Matter of T-M-H- & S-W-C-, 25 I&N Dec. 193 (BIA 2010).
A husband and wife, natives and citizens of China were granted asylum under INA §208. Their asylum applications were filed within one year following the birth of their second child. The Court determined that applicants are not allowed a year to file asylum following “changed circumstances.” The BIA points out that the regulations require such applications to be filed “within a reasonable period . . ..” T-M-H- & S-W-C- at 194, citing 8 C.F.R. §1208.4(a)(4)(ii).
The BIA refers to prior decisions and Supplementary Information included with the Illegal Immigration Reform and Immigrant Responsibility Act of 1996 (“IIRIRA”), that states that a person whose immigration status is terminated or expired is generally required to file for asylum within a “reasonable period,” which has been determined to be less than six months. T-M-H- & S-W-C- at 195.
The case is remanded to determine whether the 9 month delay by the female respondent in filing for asylum and a one-year delay in filing by the male respondent following the birth of their second child is reasonable. The IJ has been instructed to make additional findings of fact “with respect to the particular circumstances involved in the delay[s] . . ….” T-M-H- & S-W-C- at 196.
Matter of Morales, 25 I&N Dec. 186 (BIA 2010).
Respondent had filed for cancellation of removal for non-permanent residents pursuant to INA §240A(b). The Immigration Judge (“IJ”) denied the application and granted voluntary departure.
The IJ had failed to consider Respondent’s step-father as a qualifying relative in determining whether the requisite hardship standard had been met. The Board points out that the definition of “parent” under the INA includes step-parents who meet particular requirements and moreover, Board cases had recognized step-parents ahs visa petitioners for many years.
The BIA found that a step-parent meeting the definition of “parent” under INA§101(b)(2) and must be considered in making a hardship determination under INA §240A(b)(1)(D).
When this decision came out, it seemed unnecessary, but apparently at least one judge in Los Angeles, CA was unable to properly evaluate the meaning of “parent” pursuant to the Immigration Laws. Another positive step forward for the Board.
Matter of Rose, 25 I&N Dec. (BIA 2010).
Ms. Rose was married to a United States citizenship and received conditional permanent resident status through her husband’s petition on her behalf. Unfortunately, he died prior to the removal of conditions on Ms. Rose’s permanent resident status. The Respondent, Ms.

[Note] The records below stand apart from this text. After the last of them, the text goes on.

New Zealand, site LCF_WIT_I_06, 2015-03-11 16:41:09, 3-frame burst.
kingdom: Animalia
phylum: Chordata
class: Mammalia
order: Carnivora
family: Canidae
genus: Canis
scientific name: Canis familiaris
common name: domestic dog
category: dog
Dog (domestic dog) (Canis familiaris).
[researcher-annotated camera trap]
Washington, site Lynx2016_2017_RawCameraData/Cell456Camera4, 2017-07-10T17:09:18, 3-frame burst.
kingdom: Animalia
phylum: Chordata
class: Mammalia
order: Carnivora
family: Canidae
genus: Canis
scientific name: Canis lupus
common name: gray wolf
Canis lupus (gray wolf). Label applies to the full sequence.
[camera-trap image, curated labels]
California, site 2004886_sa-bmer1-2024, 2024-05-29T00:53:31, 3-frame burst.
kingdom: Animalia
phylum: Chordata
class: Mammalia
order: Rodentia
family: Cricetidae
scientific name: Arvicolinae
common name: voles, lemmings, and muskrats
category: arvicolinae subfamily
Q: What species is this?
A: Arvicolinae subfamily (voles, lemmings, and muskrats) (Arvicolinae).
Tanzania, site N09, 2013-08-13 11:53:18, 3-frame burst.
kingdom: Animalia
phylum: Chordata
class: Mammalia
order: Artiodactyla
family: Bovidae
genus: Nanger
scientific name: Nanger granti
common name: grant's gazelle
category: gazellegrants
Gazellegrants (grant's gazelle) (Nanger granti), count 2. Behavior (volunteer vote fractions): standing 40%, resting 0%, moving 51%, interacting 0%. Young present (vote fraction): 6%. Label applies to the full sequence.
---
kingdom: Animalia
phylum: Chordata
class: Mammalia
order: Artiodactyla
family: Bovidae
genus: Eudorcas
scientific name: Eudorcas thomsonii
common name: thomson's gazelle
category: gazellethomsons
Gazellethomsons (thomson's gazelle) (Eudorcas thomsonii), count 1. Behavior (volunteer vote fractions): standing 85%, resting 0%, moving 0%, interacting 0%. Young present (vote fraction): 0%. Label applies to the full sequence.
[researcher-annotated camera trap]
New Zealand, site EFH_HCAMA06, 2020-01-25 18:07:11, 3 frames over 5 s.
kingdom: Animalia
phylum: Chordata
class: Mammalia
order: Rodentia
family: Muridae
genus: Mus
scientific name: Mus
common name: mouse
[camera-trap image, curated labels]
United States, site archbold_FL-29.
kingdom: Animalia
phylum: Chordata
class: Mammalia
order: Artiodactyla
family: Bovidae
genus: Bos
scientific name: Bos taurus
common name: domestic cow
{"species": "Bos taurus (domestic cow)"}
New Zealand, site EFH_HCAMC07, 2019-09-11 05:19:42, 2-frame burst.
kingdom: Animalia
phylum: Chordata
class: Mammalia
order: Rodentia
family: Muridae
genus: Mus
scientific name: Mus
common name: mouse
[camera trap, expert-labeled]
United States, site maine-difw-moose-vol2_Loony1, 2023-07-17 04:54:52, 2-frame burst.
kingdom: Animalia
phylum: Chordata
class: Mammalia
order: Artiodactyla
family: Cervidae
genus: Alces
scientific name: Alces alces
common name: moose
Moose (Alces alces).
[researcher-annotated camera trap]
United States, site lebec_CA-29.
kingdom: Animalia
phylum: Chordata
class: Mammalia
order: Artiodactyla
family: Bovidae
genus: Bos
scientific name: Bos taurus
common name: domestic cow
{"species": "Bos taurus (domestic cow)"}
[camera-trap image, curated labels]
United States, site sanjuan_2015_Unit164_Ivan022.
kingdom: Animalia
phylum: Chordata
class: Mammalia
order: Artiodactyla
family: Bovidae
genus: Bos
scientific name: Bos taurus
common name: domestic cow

Rose, filed a petition to remove the conditions on her residence, but the case was denied and the Respondent’s status was terminated.
The IJ reviewed the Service’s decision and likewise denied it because the I-751 Petition to Remove Conditions was not filed jointly and there was no determination that Respondent was eligible for a waiver. A direct appeal was dismissed and a motion to reconsider was filed.
In consideration of the issue before it, the BIA determined that the death of a spouse during the two-year conditional period waives the need to file a joint petition, but the surviving spouse need not file a separate waiver if the initial petition is filed timely and the Respondent appears for an interview.
The Board determined that INA §216(c)(1)(A) and (B) exempts windows and widowers from having to file a joint petition and attend an interview. Therefore, it was an error for the Service and the IJ to deny the case for failure to make a waiver claim. The BIA also reiterates that it is the Services’ burden of proving “by a preponderance of the evidence,” that the Respondent is removable. Matter of Rose, at 185. The record was remanded.
– blogging by Kerry Doyle, AILA Amicus Committee member.